**PROBLEM TO WORK ON**. Please set down, word for word, the part of the text below about Tacloban's survivors from "Those who survived" to "after broken village.".

**TEXT EXTRACT**.
--------------------------------
It flattened some communities and displaced about 3 million people.
A: 27 November 2013
2. The Directly Hit Survivors
We are most likely wondering what happened after Yolanda passed through Tacloban City. What did the people do? How was it like to be there? Below is a description of the experience,
“Tacloban is totally destroyed. Some people are losing their minds from hunger or from losing their families,” high school teacher Andrew Pomeda, 36, told AFP, as he warned of the increasing desperation of survivors.
“People are becoming violent. They are looting business establishments, the malls, just to find food, rice and milk… I am afraid that in one week, people will be dying from hunger.”
Those who survived do not only think of staying alive but also find the strength and courage to take care of their dead if they can. Below is the story according to Patricia Evangelista,
“The bodies are piling up. Tacloban, Tanauan, Palo, village after broken village.
“We are told there are none left, the streets appear clear of everything but debris, until the corpse truck trundles down the road, the men in masks and gloves trudging into side streets and alleyways, coming out in pairs hoisting white Red Cross body bags. Sometimes the bags are laid out on the road, unzipped, checked, marked with felt pens.
“The journalists follow the trucks, foreigners with tripods and fluffy boom mikes. Sometimes it is old women who follow, hanging on from the backs of motorbikes.
“Their sons are inside, they say. They want to know where to pray.”
A: 26 Nov 13
Patricia Evangelista, Multimedia Reporter
A candle on a trench
Tacloban City November 20, 2013 9:02pm
Seeking relief is necessary and when there seems no more resources that can be found in their place, people move for survival. Cito Beltran describes it this way:
“It helps that people in Tacloban have tried to find relief elsewhere, some walking hour upon hour as if re-enacting the Jewish Exodus. Last Wednesday while waiting for my flight at Mactan airport I chanced upon passengers disembarking from a Philippine Airlines flight out of Tacloban, they all had one thing in mind; to get out and wait until there is law and order, or start all over but not in Tacloban. From the looks of it, Cebu City or Cebu province stands as the new Promised Land while Tacloban has become “The Dead City.””
A: 26 Nov 13
Posted on Friday Nov 15th at 5:00am
CTALK By Cito Beltran
What will come first: Law and order, or total anarchy?
3. The near miss (Other Survivors)
--------------------------------
**INFORMATION SUPPLIED**.
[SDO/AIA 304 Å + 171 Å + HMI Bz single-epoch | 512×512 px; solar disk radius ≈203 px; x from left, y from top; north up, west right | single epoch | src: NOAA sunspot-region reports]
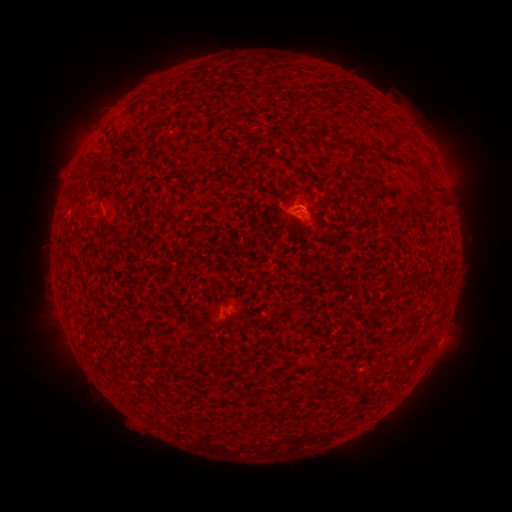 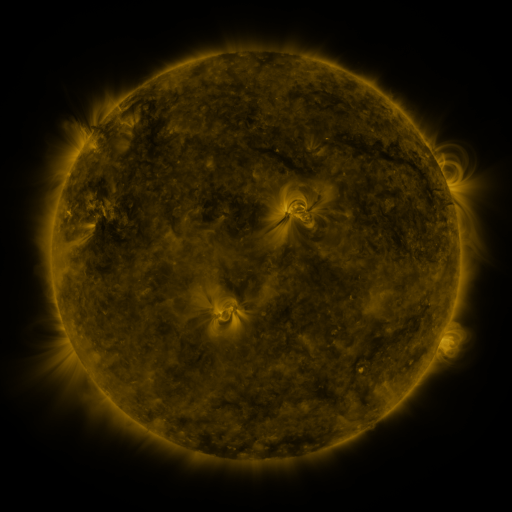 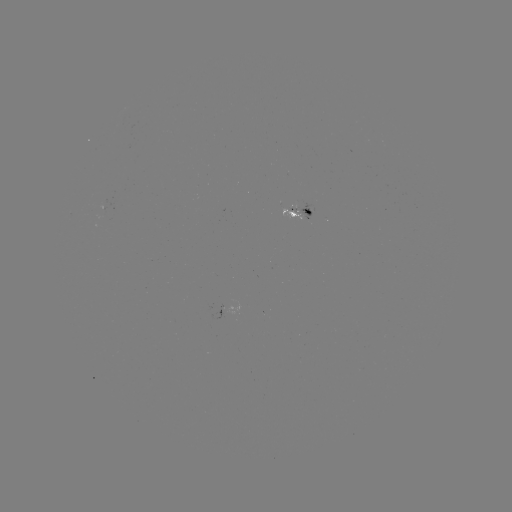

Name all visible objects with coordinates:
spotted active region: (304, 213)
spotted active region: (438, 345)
--------------------------------
**RESPONSE BELOW**.
Those who survived do not only think of staying alive but also find the strength and courage to take care of their dead if they can. Below is the story according to Patricia Evangelista,
“The bodies are piling up. Tacloban, Tanauan, Palo, village after broken village.